C’est le bras de fer entre le Mali et la CEDEAO, suite, aux dures sanctions prononcées ce dimanche par la Cedeao et la réaction subséquente de la junte militaire de rappeler leurs ambassadeurs et de fermer les frontières avec les pays concernés. Bien entendu, d’ici vendredi, d’autres mesures sont attendues notamment le fait pour ce pays, en proie à une insécurité et à une instabilité institutionnelle, de quitter la Cedeao.

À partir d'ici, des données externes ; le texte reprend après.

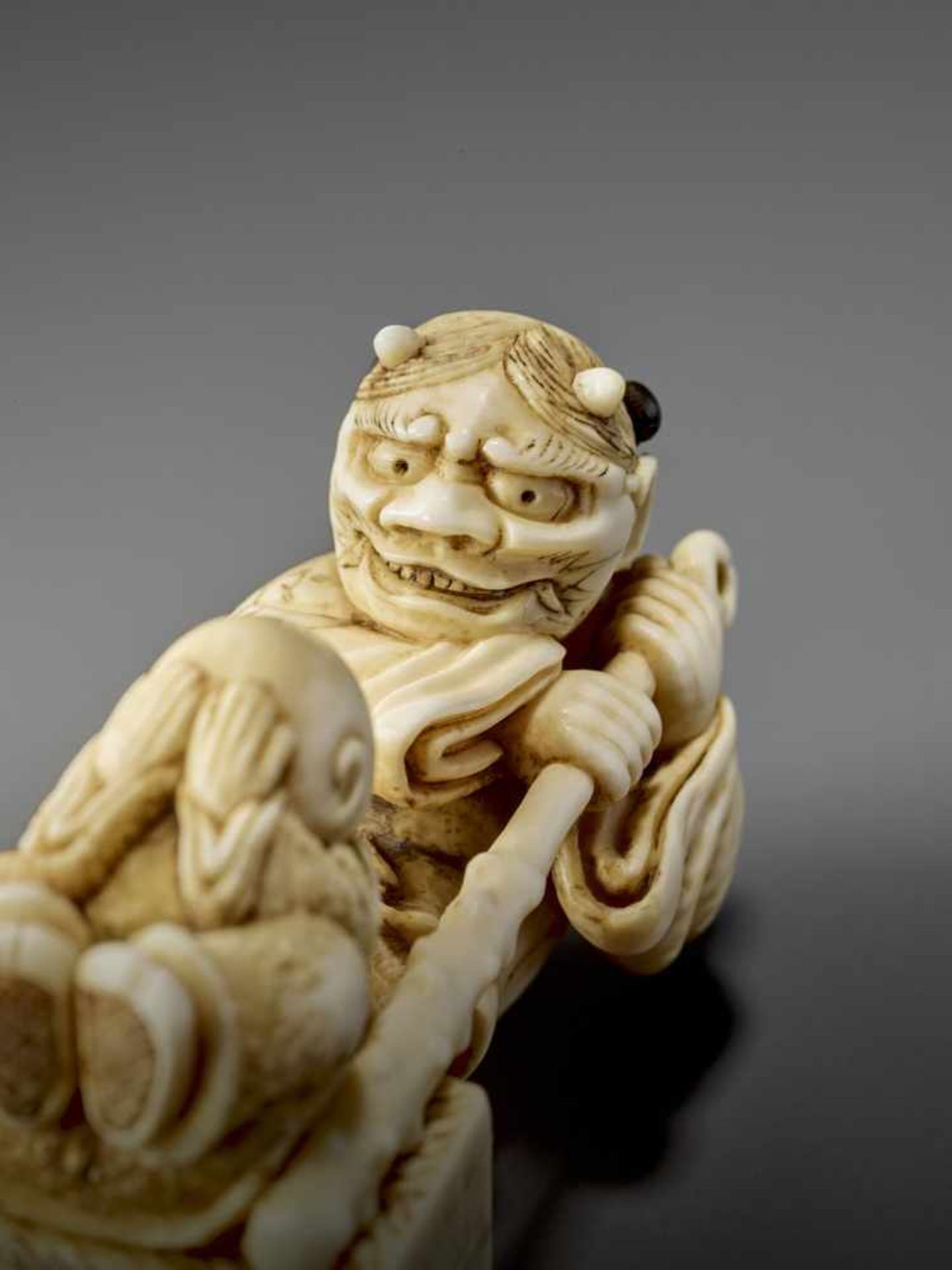 MASAKAZU: IVORY NETSUKE OF A KARAKO SCARING A YOUNG MONK By Masakazu, signed MasakazuJapan, Osaka, - Image 2 of 11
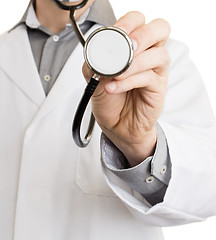 Image showing Close up of a Doctor\'s hand, holding a stethoscope 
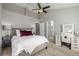 Bright bedroom with vaulted ceilings, a cozy bed, a vanity, and neutral tones at 9758 Laredo St # 37C, Commerce City, CO 80022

La tension est très vive au sein de l’espace de la Cedeao après celle qui a opposé ce pays avec la France qui, pourtant, a perdu une cinquantaine de soldats dans l’intervention au Mali. Les bisbilles avec la Cedeao sont nées après que les militaires au pouvoir au Mali aient décidé de prolonger la transition de cinq ans suite à une conférence nationale en décembre, boycottée par beaucoup d’organisations politiques. Cà été l’erreur de la junte au pouvoir au Mali. On ne peut pas proposer une transition de cinq ans, après avoir promis une élection février 2022. La Cedeao ne pouvait pas accepter cela. Car, l’enjeu fondamental pour elle est justement d’éviter que cela n’encourage d’autres comme en Guinée de faire de même.
Et l’organisation n’a nullement envie d’encourager les coups d’Etat mais surtout de paraître amorphe, face aux pressions de ceux qui ont pris le pouvoir par la force. Toutefois, elle a exagéré dans ses sanctions. En effet, face à l’exagération des militaires sur la période de transition, la Cedeao a opposé un autre excès : le caractère trop dur des sanctions opposées.

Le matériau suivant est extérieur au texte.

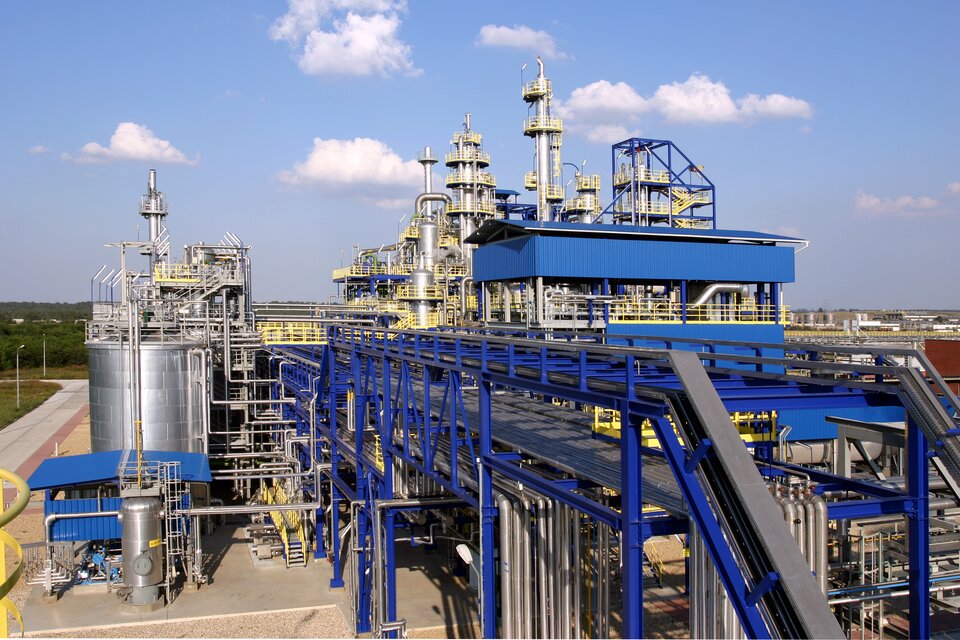 Zdjęcie przedstawiające fragment zabudowań Zakładów Azotowych w Puławach. Większość budynków to metalowe konstrukcje pokryte niebieską farbą lub pozostawione w oryginalnym metalicznym połysku. W tle znajduje się droga oraz lasy. Nad zakładami błękitne niebo z niedużą ilością białych chmur.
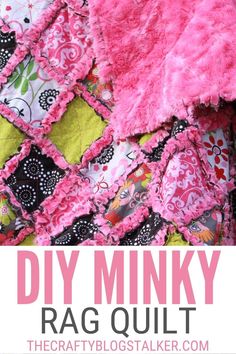 a pink and black quilt with the words diy minky rag quilt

Aujourd’hui, le Mali est sous embargo total, ce que l’économie du pays aura du mal à supporter. Toutefois, le résultat qui va en découler sera à l’opposé de ce qui est escompté. Au lieu d’une révolte des populations contre la junte, il y a aura davantage de radicalisation du peuple malien, plus de sentiment antifrançais et anti-Cedeao. Le Mali va se recroqueviller sur lui-même et va ouvrir d‘autres corridors de relations notamment avec la Mauritanie, l’Algérie et la Turquie en plus de la Russie et de la Chine. Et des pays comme le Sénégal vont bien sûr en pâtir de cette situation du fait justement des relations commerciales entre les deux voisins.
Face à une telle situation qui n’augure rien de bon, il est important pour une organisation comme l’Union africaine, d’entrer en jeu. En effet, il faut un médiateur de taille face à ce que nous appelons la guerre des extrémismes entre le Mali et la Cedeao. Il est important que chaque entité lâche du lest pour revenir à une situation acceptable pour tous dans l’intérêt supérieur du peuple malien. D’ailleurs, les nouvelles autorités maliennes offrent l’opportunité à un pays comme la France de se désengager dans un conflit où elle s’enlisait. Elle devait en tirer toutes les conséquences et savoir que l’on n’aide pas quelqu’un contre son gré.
Et qu’en définitive, c’est au peuple malien de décider de son sort. Partant, l’accompagnement de la Cedeao au retour à un ordre constitutionnel ne saurait occulter les enjeux géostratégiques dans ce pays. Et la Cedeao ne doit jouer le jeu d’aucune elle. C’est pour cette raison que seule l’Union africaine peut intervenir pour jouer à une sorte de médiation et faire revenir la paix. Car, cette situation ne saurait perdurer. Le Mali a trop longtemps souffert d’instabilité et d’insécurité et que l’embargo va sonner comme l’estocade qui va l’achever. Il est important aujourd’hui que la communauté des Nations vienne au secours du Mali comme elle l’a fait quand les djihadistes gagnaient du terrain.
Le pays, cette fois-ci, a été frappé dans sa fierté nationale et sa réaction sera celle de la résistance. Et si on la laisse s’inscrire dans cette dynamique, il va couler. Et c’est ce qu’il faut éviter.